* _Description of the task_: Every entry below should be repeated exactly; the pictures should not.

* _Records for the exercise_:
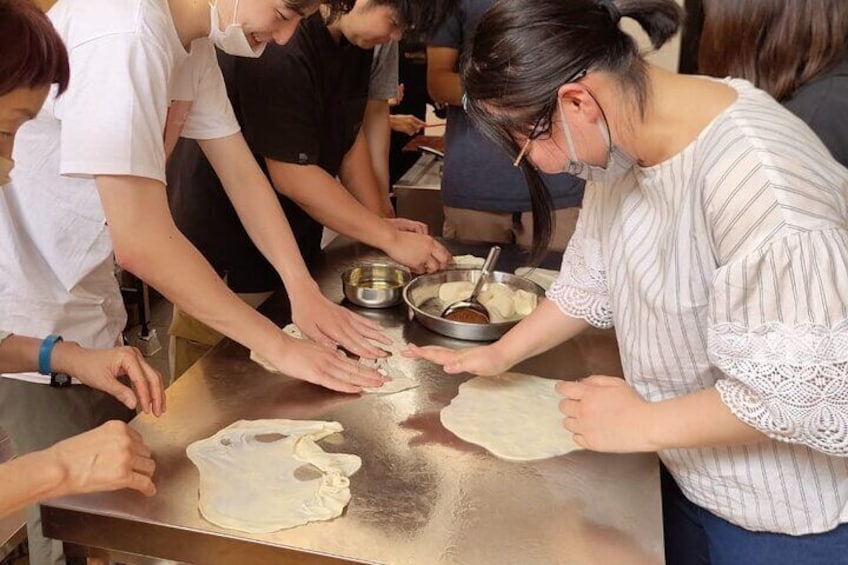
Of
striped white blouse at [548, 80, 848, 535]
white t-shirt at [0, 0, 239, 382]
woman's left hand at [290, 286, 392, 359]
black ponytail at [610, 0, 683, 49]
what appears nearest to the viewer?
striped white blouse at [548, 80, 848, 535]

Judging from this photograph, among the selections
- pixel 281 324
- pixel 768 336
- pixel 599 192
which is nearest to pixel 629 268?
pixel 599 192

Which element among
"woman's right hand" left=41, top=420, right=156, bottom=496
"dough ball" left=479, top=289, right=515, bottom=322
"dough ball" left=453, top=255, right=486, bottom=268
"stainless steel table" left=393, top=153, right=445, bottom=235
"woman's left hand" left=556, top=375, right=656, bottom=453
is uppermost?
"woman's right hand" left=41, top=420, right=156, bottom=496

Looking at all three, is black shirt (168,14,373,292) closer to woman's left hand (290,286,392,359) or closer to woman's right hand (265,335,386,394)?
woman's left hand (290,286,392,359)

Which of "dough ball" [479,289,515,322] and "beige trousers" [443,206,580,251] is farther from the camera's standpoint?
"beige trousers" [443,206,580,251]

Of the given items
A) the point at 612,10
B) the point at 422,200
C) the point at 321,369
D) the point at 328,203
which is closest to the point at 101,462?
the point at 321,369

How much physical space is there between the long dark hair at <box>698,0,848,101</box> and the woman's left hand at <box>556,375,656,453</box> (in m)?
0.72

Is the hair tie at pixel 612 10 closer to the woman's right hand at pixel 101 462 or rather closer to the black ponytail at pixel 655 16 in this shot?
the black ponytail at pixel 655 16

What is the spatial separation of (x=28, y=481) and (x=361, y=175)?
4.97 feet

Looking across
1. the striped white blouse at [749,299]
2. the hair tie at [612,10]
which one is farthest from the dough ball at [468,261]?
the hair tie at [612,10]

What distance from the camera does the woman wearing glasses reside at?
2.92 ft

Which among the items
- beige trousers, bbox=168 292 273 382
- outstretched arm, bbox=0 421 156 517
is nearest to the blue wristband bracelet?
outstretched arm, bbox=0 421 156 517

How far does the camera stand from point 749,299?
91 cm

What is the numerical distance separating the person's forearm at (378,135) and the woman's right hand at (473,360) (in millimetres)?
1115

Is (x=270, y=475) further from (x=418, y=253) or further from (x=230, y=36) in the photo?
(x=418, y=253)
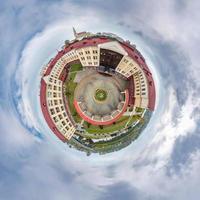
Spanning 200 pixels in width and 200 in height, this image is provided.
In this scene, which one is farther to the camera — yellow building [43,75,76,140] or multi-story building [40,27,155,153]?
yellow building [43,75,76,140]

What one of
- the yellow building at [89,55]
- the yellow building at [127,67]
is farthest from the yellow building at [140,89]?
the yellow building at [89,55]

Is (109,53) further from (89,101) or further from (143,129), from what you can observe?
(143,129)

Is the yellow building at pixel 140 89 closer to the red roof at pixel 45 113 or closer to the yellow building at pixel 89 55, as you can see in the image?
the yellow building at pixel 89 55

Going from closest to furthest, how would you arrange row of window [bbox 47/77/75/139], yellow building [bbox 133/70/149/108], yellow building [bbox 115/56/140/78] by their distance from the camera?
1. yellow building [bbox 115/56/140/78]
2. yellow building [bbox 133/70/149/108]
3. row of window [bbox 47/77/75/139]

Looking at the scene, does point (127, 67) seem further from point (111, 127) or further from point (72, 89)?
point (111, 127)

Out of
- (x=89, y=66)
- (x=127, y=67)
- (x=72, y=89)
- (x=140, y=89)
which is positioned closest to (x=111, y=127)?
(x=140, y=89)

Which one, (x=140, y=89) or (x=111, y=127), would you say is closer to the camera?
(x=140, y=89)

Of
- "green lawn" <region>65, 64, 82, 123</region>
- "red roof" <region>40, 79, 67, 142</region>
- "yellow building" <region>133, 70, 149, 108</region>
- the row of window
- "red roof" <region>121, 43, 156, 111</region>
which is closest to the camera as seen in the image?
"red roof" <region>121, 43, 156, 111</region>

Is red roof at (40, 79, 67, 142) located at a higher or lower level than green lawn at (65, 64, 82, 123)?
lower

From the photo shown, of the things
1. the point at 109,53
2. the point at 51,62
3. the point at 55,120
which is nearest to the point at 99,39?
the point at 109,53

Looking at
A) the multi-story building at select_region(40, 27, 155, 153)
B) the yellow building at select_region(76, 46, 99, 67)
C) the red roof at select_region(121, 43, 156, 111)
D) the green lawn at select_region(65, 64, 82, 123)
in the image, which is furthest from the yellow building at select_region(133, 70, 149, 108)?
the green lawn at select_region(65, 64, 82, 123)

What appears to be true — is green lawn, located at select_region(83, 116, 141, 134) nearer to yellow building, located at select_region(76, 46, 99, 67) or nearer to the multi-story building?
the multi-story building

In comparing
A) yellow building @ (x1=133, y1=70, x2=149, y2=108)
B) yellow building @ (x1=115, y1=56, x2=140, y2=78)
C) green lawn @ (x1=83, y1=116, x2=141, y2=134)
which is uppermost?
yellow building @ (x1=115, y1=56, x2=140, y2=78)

* _The result_:
Of
striped white blouse at [548, 80, 848, 535]
white t-shirt at [0, 0, 239, 382]
woman's left hand at [290, 286, 392, 359]
black ponytail at [610, 0, 683, 49]
what appears nearest to the viewer?
striped white blouse at [548, 80, 848, 535]

Judging from this photograph, among the selections
- pixel 281 324
- pixel 768 336
- pixel 599 192
which is nearest to pixel 629 268?
pixel 599 192

Which element among
"woman's right hand" left=41, top=420, right=156, bottom=496
"dough ball" left=479, top=289, right=515, bottom=322
"dough ball" left=453, top=255, right=486, bottom=268
"stainless steel table" left=393, top=153, right=445, bottom=235
"woman's left hand" left=556, top=375, right=656, bottom=453
is uppermost?
"woman's right hand" left=41, top=420, right=156, bottom=496

Looking at all three, is black shirt (168,14,373,292) closer to woman's left hand (290,286,392,359) or closer to woman's right hand (265,335,386,394)?
woman's left hand (290,286,392,359)

Which of "dough ball" [479,289,515,322] and "beige trousers" [443,206,580,251] is farther from the camera's standpoint?
"beige trousers" [443,206,580,251]

Of the given items
A) the point at 612,10
B) the point at 422,200
C) the point at 321,369
D) the point at 328,203
which is closest to the point at 101,462?
the point at 321,369

How much physical space is there between the long dark hair at <box>698,0,848,101</box> and the woman's left hand at <box>556,375,656,453</box> (in m)?
0.72

Is the hair tie at pixel 612 10 closer to the woman's right hand at pixel 101 462 or rather closer to the black ponytail at pixel 655 16 in this shot?
the black ponytail at pixel 655 16

What is the spatial separation of (x=28, y=481) and (x=361, y=175)?
4.97 feet

Looking across
1. the striped white blouse at [749,299]
2. the hair tie at [612,10]
which one is farthest from the dough ball at [468,261]?
the hair tie at [612,10]

What distance from the camera does the woman wearing glasses reside at?
2.92 ft

Which among the items
- beige trousers, bbox=168 292 273 382
- outstretched arm, bbox=0 421 156 517
is nearest to the blue wristband bracelet?
outstretched arm, bbox=0 421 156 517

How far does the camera stand from point 749,299?
91 cm

What is the numerical distance separating the person's forearm at (378,135) and the woman's right hand at (473,360) (in millimetres)?
1115

Is (x=270, y=475) further from (x=418, y=253) or further from (x=230, y=36) in the photo?
(x=418, y=253)
Spanning 200 pixels in width and 200 in height, this image is provided.
In this scene, which one is farther to the camera — yellow building [43,75,76,140] or multi-story building [40,27,155,153]?
yellow building [43,75,76,140]

What one of
- the yellow building at [89,55]
- the yellow building at [127,67]
is farthest from the yellow building at [140,89]?
the yellow building at [89,55]

Is (109,53) further from (89,101) or further from (143,129), from what you can observe?
(143,129)

Is the yellow building at pixel 140 89 closer to the red roof at pixel 45 113 or closer to the yellow building at pixel 89 55, as you can see in the image?
the yellow building at pixel 89 55

Going from closest to furthest, how would you arrange row of window [bbox 47/77/75/139], yellow building [bbox 133/70/149/108], yellow building [bbox 115/56/140/78] by their distance from the camera?
1. yellow building [bbox 115/56/140/78]
2. yellow building [bbox 133/70/149/108]
3. row of window [bbox 47/77/75/139]

Looking at the scene, does point (127, 67) seem further from point (111, 127) or further from point (72, 89)?
point (111, 127)

Out of
- (x=89, y=66)
- (x=127, y=67)
- (x=72, y=89)
- (x=140, y=89)
which is positioned closest to (x=111, y=127)?
(x=140, y=89)

Which one, (x=140, y=89) or (x=111, y=127), would you say is closer to the camera?
(x=140, y=89)

Of
- "green lawn" <region>65, 64, 82, 123</region>
- "red roof" <region>40, 79, 67, 142</region>
- "yellow building" <region>133, 70, 149, 108</region>
- the row of window
- "red roof" <region>121, 43, 156, 111</region>
which is closest to the camera as seen in the image?
"red roof" <region>121, 43, 156, 111</region>

Is red roof at (40, 79, 67, 142) located at a higher or lower level than green lawn at (65, 64, 82, 123)?
lower

From the photo shown, of the things
1. the point at 109,53
2. the point at 51,62
3. the point at 55,120
which is nearest to the point at 99,39?
the point at 109,53

Looking at
A) the multi-story building at select_region(40, 27, 155, 153)
B) the yellow building at select_region(76, 46, 99, 67)
C) the red roof at select_region(121, 43, 156, 111)
D) the green lawn at select_region(65, 64, 82, 123)
in the image, which is furthest from the yellow building at select_region(133, 70, 149, 108)?
the green lawn at select_region(65, 64, 82, 123)

What appears to be true — is green lawn, located at select_region(83, 116, 141, 134) nearer to yellow building, located at select_region(76, 46, 99, 67) or nearer to the multi-story building?
the multi-story building

In comparing
A) yellow building @ (x1=133, y1=70, x2=149, y2=108)
B) yellow building @ (x1=115, y1=56, x2=140, y2=78)
C) green lawn @ (x1=83, y1=116, x2=141, y2=134)
which is uppermost?
yellow building @ (x1=115, y1=56, x2=140, y2=78)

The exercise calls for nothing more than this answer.